Wow, I'm definitely function over form (Arcteryx guy).... but 

DANG that is one ugly jacket...


----------



## hoonu (Nov 29, 2011)

Sassicaia said:


> If you want the AK dont wait for it to go on sale. Chances are the size and color you want wont be around unless you are an XL or S.


This is the fucking TRUTH! I'm looking for a Stagger in Smurf Measurement Plaid and I cant find a medium for shit!


----------



## 509-pow (Feb 22, 2011)

ya i also have the oakley lite jacket. amazing fit and keeps me work. look up oakley vault. its leget and always has cheap oakley gear.


----------



## Sassicaia (Jan 21, 2012)

Oakley does make killer stuff. Love their pants, and found do such a great job with design and function.


----------



## spacemanspiff (Jan 12, 2012)

i got my burton ak jacket in afterburn as soon as dogfunk put it on sale... stoked!


----------



## Sassicaia (Jan 21, 2012)

spacemanspiff said:


> i got my burton ak jacket in afterburn as soon as dogfunk put it on sale... stoked!



Afterburn is a fucking sweet color. The site doesnt do it justice. In person its sweet. Plus the blue accent on the zipper is perfect against it.

Nice buy


----------



## hoonu (Nov 29, 2011)

Sassicaia said:


> I just went through the process of replacing my Spyder jacket from my skiing years. Its great stuff and highly technical if you buy the upper end models. Since i snowboard now I wanted something which was equal in quality and spared no expense in the tech and design. After much research i narrowed in on burton AK. Seriously, its killer stuff, well made and designed. It also doesnt have the over sized look which I cant stand in a lot of snowboard cloths.
> 
> Unfortunately i discovered it a little late in the season and came to see that this stuff sells out FAST. I really wanted the 3L hover in true black, but it seemed to be an impossible find since NONE in large are left in Canada and US sites dont ship up here. Even with that I only found 1 site with one large in the states.
> 
> ...


How does the true black denim look? I got some true black (non denim) and I'm having a bitch of a time trying to locate the color I want. I can find a denim in my size but I'm wondering what it will look like with these pants.


----------



## handscreate (Jan 17, 2012)

I like Foursquare and Billabong jackets a lot. I have a Billabong Jackson jacket that I really like. It's from last year, and has all of the features you're looking for & then some. If you can find one, I suggest you go for it. I'm 5'11" & approx 155lbs, and a small fits well while still allowing for layering underneath. I'm not a fan of baggy snowboard clothing, mostly cuz it makes me feel like it's way too big


----------



## Soul06 (Dec 18, 2010)

Just got the Nike Everett jacket. Its a size medium, 10,000mm. According to the tag its intended to have the long parka fit. Mind you I am 5'4" but too wide to fit the small
(pants are the Nike Crowley Gore-tex pants from last year)


----------



## animalwithin (Jan 25, 2012)

Really looking at this Spyder jacket:

Spyder Jacket Hood

Any reason why I should look for another jacket besides this one?


----------



## Trevor (Jan 29, 2011)

animalwithin said:


> Really looking at this Spyder jacket:
> 
> Spyder Jacket Hood
> 
> Any reason why I should look for another jacket besides this one?

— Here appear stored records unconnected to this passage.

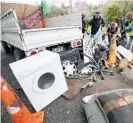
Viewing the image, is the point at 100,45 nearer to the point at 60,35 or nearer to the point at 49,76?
the point at 60,35

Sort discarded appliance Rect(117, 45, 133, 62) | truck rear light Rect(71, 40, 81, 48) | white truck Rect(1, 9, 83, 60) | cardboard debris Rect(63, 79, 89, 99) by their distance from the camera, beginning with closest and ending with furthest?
cardboard debris Rect(63, 79, 89, 99) < white truck Rect(1, 9, 83, 60) < truck rear light Rect(71, 40, 81, 48) < discarded appliance Rect(117, 45, 133, 62)

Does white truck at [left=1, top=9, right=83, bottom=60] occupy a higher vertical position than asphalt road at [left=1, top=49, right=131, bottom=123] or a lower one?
higher

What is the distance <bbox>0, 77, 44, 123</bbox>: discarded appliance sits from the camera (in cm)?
203

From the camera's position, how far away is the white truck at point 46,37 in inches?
123

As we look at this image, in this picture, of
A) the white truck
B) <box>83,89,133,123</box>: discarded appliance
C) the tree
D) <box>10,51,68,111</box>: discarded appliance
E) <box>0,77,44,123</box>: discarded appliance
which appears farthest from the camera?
the tree

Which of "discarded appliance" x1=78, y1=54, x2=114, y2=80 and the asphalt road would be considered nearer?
the asphalt road

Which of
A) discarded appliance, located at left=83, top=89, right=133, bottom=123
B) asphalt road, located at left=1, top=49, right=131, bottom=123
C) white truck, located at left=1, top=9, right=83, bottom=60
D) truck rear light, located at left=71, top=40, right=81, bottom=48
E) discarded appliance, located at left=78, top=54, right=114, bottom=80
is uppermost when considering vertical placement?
white truck, located at left=1, top=9, right=83, bottom=60

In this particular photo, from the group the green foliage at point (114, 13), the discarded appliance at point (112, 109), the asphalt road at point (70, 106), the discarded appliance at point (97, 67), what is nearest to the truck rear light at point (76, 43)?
the discarded appliance at point (97, 67)

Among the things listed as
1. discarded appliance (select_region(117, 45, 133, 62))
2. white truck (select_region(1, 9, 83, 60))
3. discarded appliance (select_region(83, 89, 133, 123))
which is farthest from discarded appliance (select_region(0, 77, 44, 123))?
discarded appliance (select_region(117, 45, 133, 62))

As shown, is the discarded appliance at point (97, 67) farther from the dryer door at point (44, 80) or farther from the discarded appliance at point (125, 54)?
the dryer door at point (44, 80)

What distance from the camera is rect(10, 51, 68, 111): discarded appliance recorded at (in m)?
2.35

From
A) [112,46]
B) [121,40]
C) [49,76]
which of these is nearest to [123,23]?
[121,40]

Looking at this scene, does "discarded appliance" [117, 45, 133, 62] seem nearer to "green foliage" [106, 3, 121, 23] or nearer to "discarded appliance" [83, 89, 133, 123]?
"discarded appliance" [83, 89, 133, 123]

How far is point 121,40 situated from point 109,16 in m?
10.9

It's a skiers jacket. LOL.


----------



## poutanen (Dec 22, 2011)

I've had good luck with WestBeach stuff. Something to watch for in their descriptions is critical seam sealing just means only the critical seams, while fully seam sealed means just that. If you want the ultimate wind protection you'll probably want the fully seam sealed. Powder skirts, pass pockets, etc. are the norm with most WB stuff...

Westbeach Pika Jacket

Another lesser known company that I've had great luck with is *Planet Earth*. I can't speak for their current stuff, but I own one of their jackets from about 10 years ago and it's still my daily riding jacket. Very warm, very thin, decent waterproofing (boarded in rain for about 6 hours last month) and VERY VERY long wearing. I probably have 200 days on the snow in this jacket, plus I've worn it as a winter jacket for a few years, and it STILL looks nearly new. I got a cut in it the other day and almost cried lol...

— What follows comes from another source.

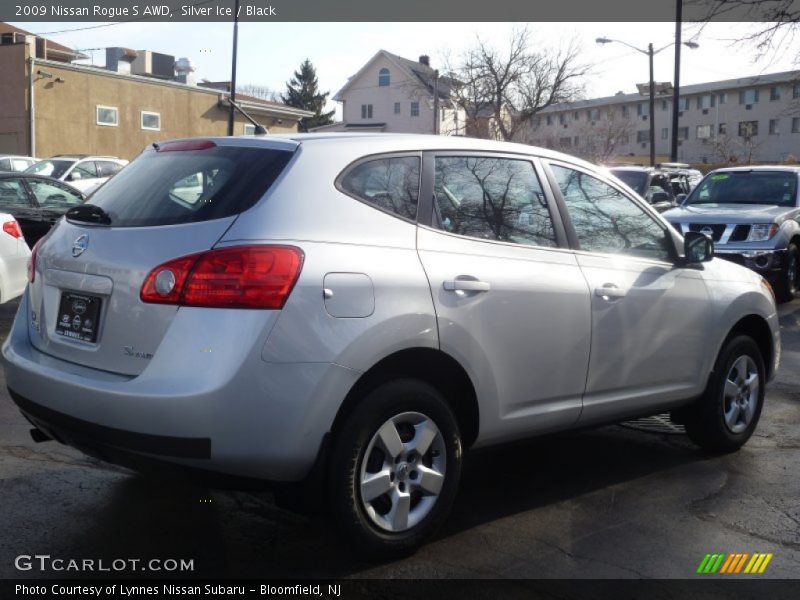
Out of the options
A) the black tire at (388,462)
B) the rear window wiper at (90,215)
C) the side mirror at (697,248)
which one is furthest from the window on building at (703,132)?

Planet Earth mens jackets on sale


----------



## Sassicaia (Jan 21, 2012)

hoonu said:


> How does the true black denim look? I got some true black (non denim) and I'm having a bitch of a time trying to locate the color I want. I can find a denim in my size but I'm wondering what it will look like with these pants.



I returned it as soon as it came in for two reasons. It looks like ass (has a strange light coloring shimmer i didnt like). Also I tracked down the 3L Hover pants and jacket i originally wanted.


----------



## animalwithin (Jan 25, 2012)

Trevor said:


> It's a skiers jacket. LOL.


Does it matter? I'm being serious, whats the difference between a skiers jacket and a snowboarding jacket? They are both built for snow...


----------



## Justin (Jun 2, 2010)

it doesn't matter but the cut of that jacket is super short. i wouldn't buy that one with out trying it on.


----------



## Sassicaia (Jan 21, 2012)

animalwithin said:


> Does it matter? I'm being serious, whats the difference between a skiers jacket and a snowboarding jacket? They are both built for snow...


Doesnt matter, and sypder makes some good shit (in their upper end). One "difference" between some ski jackets and snowbaord jackets is generally speaking ski jackets are more fitted. So while both build for snow and some ski jackets make killer snowboard jackets a greater majority are cut shorter and more fitted.


----------



## poutanen (Dec 22, 2011)

I think we tend to swivel at the waist more than skiers. Tightness there in a jacket would not be good.


----------